7.3 The eukaryotic chromosome (continued)
Nucleosomal DNA packaging into a 30 nm fibre: the role of histone H1
When chromatin is isolated from the nucleus and examined under the electron microscope, it can be seen as a 30 nm fibre. This fibre is formed through the action of the histone H1 on the nucleosomal DNA in the 10 nm fibre. In contrast to the other histone proteins, H1 does not contain the histone fold motif.
Compaction of the 10 nm fibre to give the 30 nm fibre is achieved by interaction of the H1 protein with both the linker DNA and the histone octamers, as shown in Figure 31. The H1 protein is rich in lysine residues, which are able to neutralise the negatively charged backbone. The C-terminal tail of H1, which interacts with the linker DNA regions between the nucleosomes, is critical in this respect. The lysine-rich N-terminal tails of the octamer histone proteins also make a major contribution to neutralising the negative charge of the DNA backbone and facilitating compaction. As well as compacting the DNA, the pulling together of nucleosomes in this way shields both the exposed linker DNA regions and the exposed DNA faces on nucleosomal DNA. Thus H1-mediated compaction serves to further regulate access to DNA.

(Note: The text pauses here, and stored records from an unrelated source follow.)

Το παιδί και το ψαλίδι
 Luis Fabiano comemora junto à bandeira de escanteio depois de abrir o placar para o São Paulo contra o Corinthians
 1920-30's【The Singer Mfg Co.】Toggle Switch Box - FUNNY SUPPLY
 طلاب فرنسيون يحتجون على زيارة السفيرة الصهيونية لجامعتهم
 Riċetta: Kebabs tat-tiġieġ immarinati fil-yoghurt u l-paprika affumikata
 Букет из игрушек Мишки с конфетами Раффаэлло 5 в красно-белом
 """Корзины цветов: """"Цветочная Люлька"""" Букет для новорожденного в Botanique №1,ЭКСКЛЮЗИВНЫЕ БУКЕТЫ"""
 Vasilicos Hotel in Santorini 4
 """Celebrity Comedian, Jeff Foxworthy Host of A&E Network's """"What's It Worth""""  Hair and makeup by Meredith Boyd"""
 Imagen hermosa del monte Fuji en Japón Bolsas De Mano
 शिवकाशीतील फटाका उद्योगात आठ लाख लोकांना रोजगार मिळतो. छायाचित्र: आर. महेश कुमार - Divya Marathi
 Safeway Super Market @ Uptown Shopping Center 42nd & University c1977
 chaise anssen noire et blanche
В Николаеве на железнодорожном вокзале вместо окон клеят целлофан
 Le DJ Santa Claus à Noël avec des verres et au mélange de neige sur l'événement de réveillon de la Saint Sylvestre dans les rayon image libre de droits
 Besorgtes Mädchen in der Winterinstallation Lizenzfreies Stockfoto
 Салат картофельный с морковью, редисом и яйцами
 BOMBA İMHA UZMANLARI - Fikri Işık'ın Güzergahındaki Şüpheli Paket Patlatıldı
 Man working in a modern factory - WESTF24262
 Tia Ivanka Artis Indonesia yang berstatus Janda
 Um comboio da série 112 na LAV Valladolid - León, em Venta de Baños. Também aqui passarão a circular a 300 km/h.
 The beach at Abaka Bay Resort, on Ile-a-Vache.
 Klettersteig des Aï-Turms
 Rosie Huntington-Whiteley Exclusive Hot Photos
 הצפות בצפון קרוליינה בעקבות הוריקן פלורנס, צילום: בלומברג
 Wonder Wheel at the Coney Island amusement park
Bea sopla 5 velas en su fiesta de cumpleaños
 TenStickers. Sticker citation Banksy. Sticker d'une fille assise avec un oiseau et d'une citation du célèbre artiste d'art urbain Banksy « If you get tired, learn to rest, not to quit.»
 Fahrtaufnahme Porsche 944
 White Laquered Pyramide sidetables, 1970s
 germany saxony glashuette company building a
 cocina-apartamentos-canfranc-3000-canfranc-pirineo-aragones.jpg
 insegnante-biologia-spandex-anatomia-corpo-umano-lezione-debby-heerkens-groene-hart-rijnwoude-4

The genes encoding H1 histones are evolutionarily less well conserved than those that encode the core histones, but similar lysine-rich, positively charged proteins are found in organisms as diverse as fungi and protoctists, indicating that the role of the ‘linker’ histone is well conserved. There are also many variant forms of H1 and in several cases it is replaced by specialist proteins or other molecules. One example of packaging being assisted by another molecule is the formation of highly compacted chromatin in sperm where a variant H1 combines with positively charged molecules called protamines to package DNA.